Além disso, a estratificação de risco traz melhores resultados econômicos porque os cuidados são distribuídos otimamente segundo os estratos. A organização das pessoas usuárias, segundo as diferentes complexidades, permite orientar as intervenções em relação aos grupos de risco e utilizar mais racionalmente os recursos. As evidências mostram que em qualquer sistema de atenção à saúde 80% das pessoas usuárias são pessoas com condições crônicas simples que devem ser atendidas somente na atenção primá-ria à saúde com um componente forte de autocuidado apoiado; 15% a 20% são pessoas com condições crônicas complexas que devem ser atendidas na atenção primária com a participação da atenção especializada; e 1 a 5% são pessoas com con-dições crônicas muito complexas que convocam, além dos cuidados por equipes da atenção primária à saúde e de atenção especializada, a tecnologia da gestão de caso. Assim, a estratificação de risco permite chegar a outro objetivo fundamental das redes de atenção à saúde que é a atenção certa com o custo certo.

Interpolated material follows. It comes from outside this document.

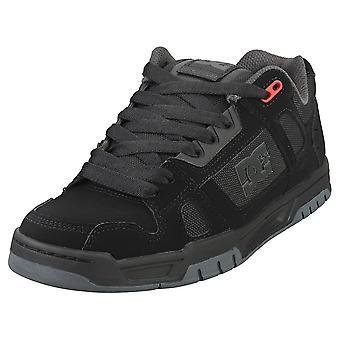 DC Shoes Stag Mens Skate Trainers en Rouge Noir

O impacto econômico da estratificação de risco pode ser visto, por exemplo, no fenômeno das filas nos sistemas de atenção à saúde, um grave problema no SUS, que constrange o acesso e contribui para as queixas da população em relação ao nosso sistema público de saúde. Tome-se, como exemplo, as filas por atendimentos nas unidades ambulatoriais especializadas que, normalmente são enfrentadas por aumentos da oferta. Esse tipo de solução não é sustentável porque desconhece que, muitas vezes, há problemas de demanda como é o caso recorrente de pessoas com condições crônicas simples demandando a atenção ambulatorial especializada, quando deveriam estar sendo atendidas nas unidades de atenção primária à saúde. No SUS há vários exemplos de organização de redes de atenção à saúde que eliminaram as filas ou as tornaram gerenciáveis identificando as pessoas com condições crônicas simples e preparando a atenção primária para atendê-las.
O tema deste trabalho, o IVCF 20, está fortemente ligado ao pilar da estratificação de risco na rede de atenção à pessoa idosa. E isso coloca este instrumento como fundamental para o trabalho em redes de atenção à saúde que levem a melhores resultados sanitários e econômicos no SUS.
A rede de atenção à pessoa idosa no SUS deve considerar as condições reais da oferta de profissionais para sua implantação. Preocupa especialmente o desequilíbrio entre oferta de profissionais envolvidos nessa rede e a crescente demanda que se expressa no incremento da população idosa. Recorrendo-se ao estudo de Demografia Médica 2023 publicado pela Faculdade de Medicina da USP e pela Associação Médica Brasileira, pode-se verificar que no Brasil há 2.670 médicos geriatras, o que significa 1,5 geriatras por 100.000 habitantes e um geriatra para 11.140 pessoas idosas, o que reflete uma situação de oferta bastante insuficiente. Na força de trabalho médica, os geriatras representam 0,5% do total dos especialistas. Para atender a um crescimento significativo da população idosa, o número de médicos residentes é de 301, 0,7% dos residentes médicos no País. Some-se a isso, o problema da má distribuição desses geriatras: por região, 2,0% estão na região Norte, 8,4% na região Centro-Oeste, 16,2% na região Nordeste, 14,4% na região Sul e 58,9% na região Sudeste; e 65,8% estão nos municípios de capitais e 28,6% no interior.